* **Work instruction 1**: Print the listing that follows the committee testimony below, copying every line verbatim but omitting the pictures.

********************

Thank you, Mr. Chairman, and good morning to all the members of the committee. Thank you for having us.
Again, as the chairman said, my name is Gordon Quaiattini. I am the president of the Canadian Renewable Fuels Association. The CRFA represents the full value chain of stakeholders committed to building a robust and dynamic renewable fuels industry here in Canada.
I am pleased to be joined by Jeff Passmore, the chairman of the board of the Canadian Renewable Fuels Association. Jeff is also the executive vice-president of Iogen Corporation, a global leader in the development of next-generation cellulosic ethanol. Also with me is Tim Haig, the chief executive officer of BIOX Corporation, Canada's largest biodiesel producer. Tim is also the immediate past chair of the CRFA.

********************

* **Work instruction 2**: According to the committee testimony, which company is Canada's largest biodiesel producer?

* **Records supplied**:
********************

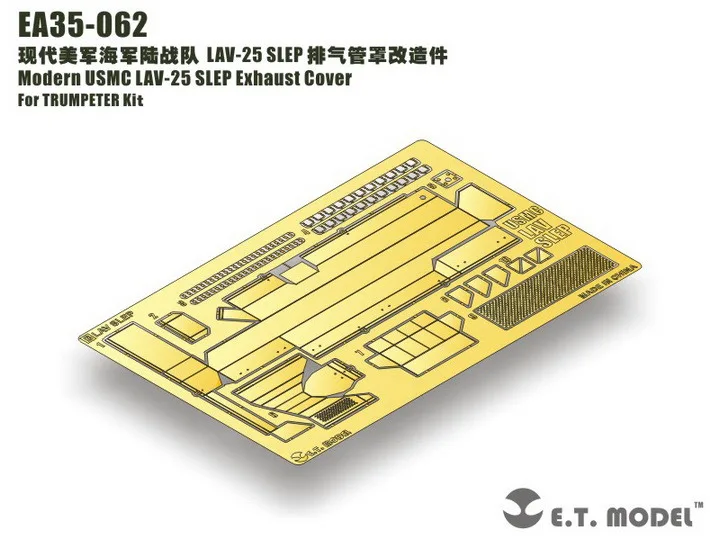 

Модель ET 1/35 EA35-062 Современная Обложка выхлопной трубы USMC LAV-25 для комплекта TRUMPETER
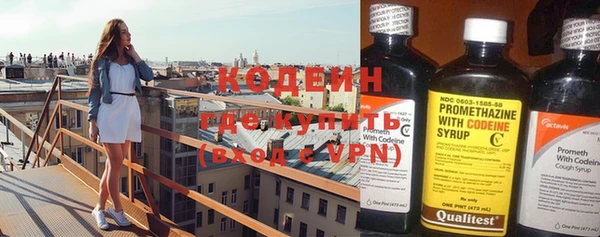 кокаин премиум Осинники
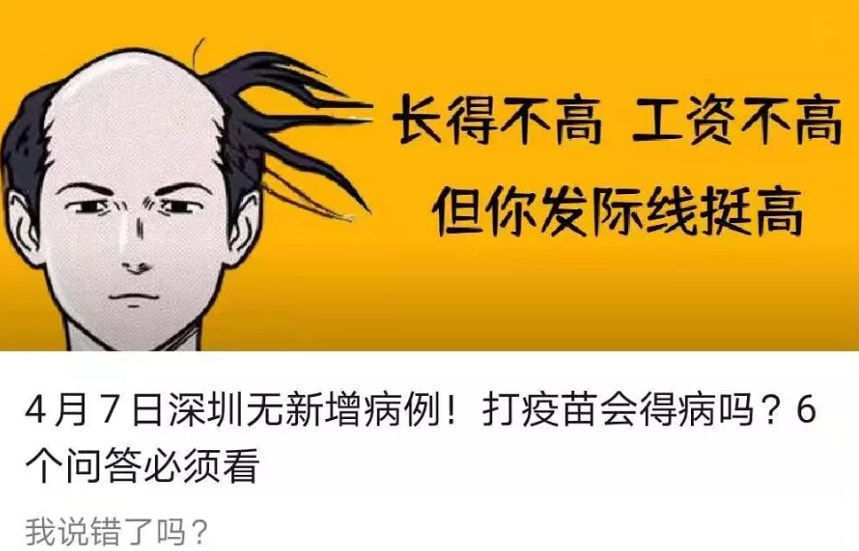 深圳市卫健委|深圳卫健委被投诉“靠低俗博流量”？网友不乐意了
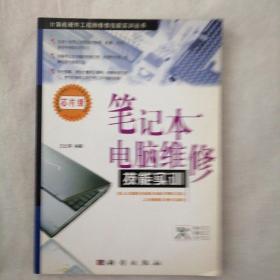 笔记本电脑维修技能实训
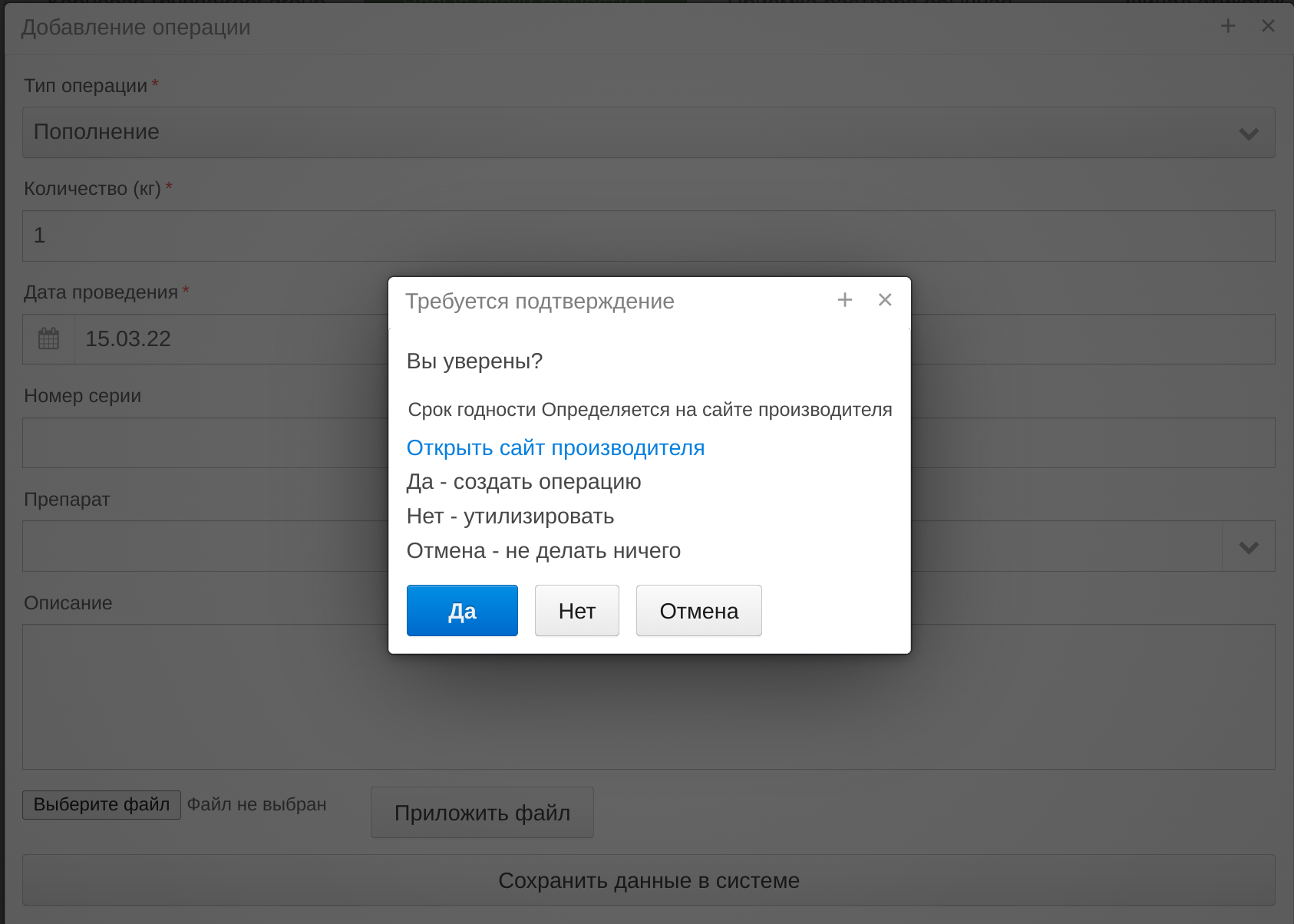 определяется_производителем.png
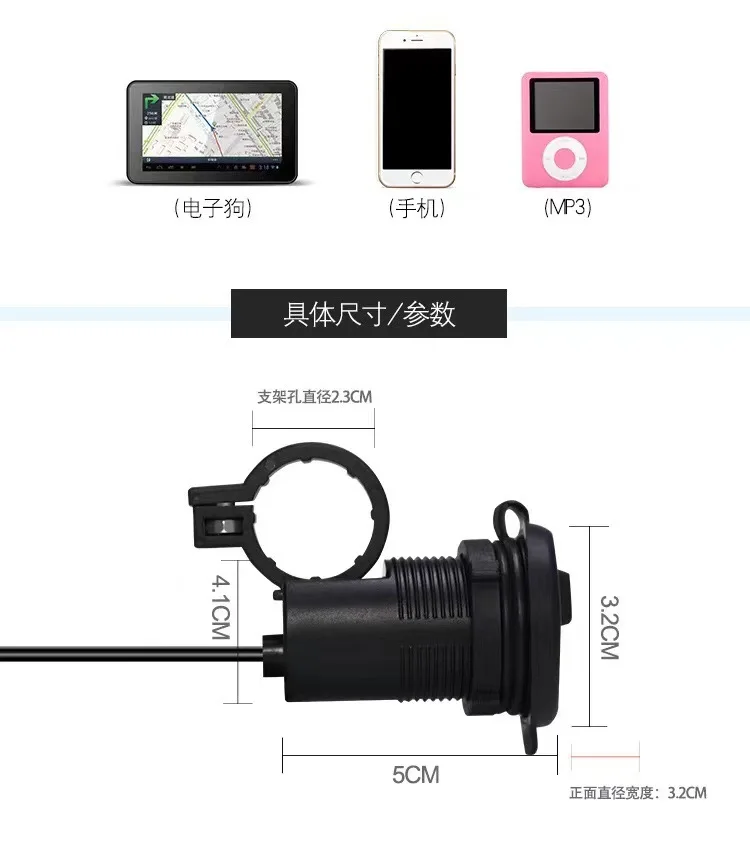 Motorcycle electric car mobile phone charger single port USB with indicator light and waterproof cover input voltage is 9-24V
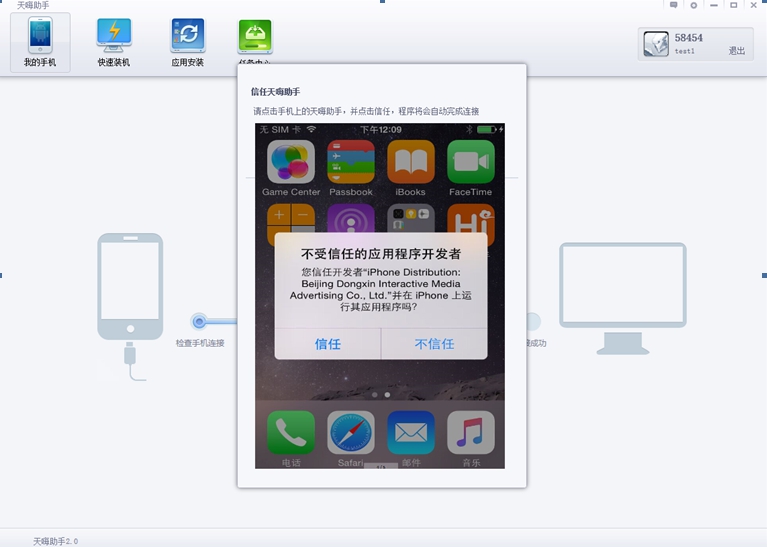 天嗨蘋果助手 v1.0 官方pc版 0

********************

* **Answer 1**:
Модель ET 1/35 EA35-062 Современная Обложка выхлопной трубы USMC LAV-25 для комплекта TRUMPETER
 кокаин премиум Осинники
 深圳市卫健委|深圳卫健委被投诉“靠低俗博流量”？网友不乐意了
 笔记本电脑维修技能实训
 определяется_производителем.png
 Motorcycle electric car mobile phone charger single port USB with indicator light and waterproof cover input voltage is 9-24V
 天嗨蘋果助手 v1.0 官方pc版 0

* **Answer 2**: BIOX Corporation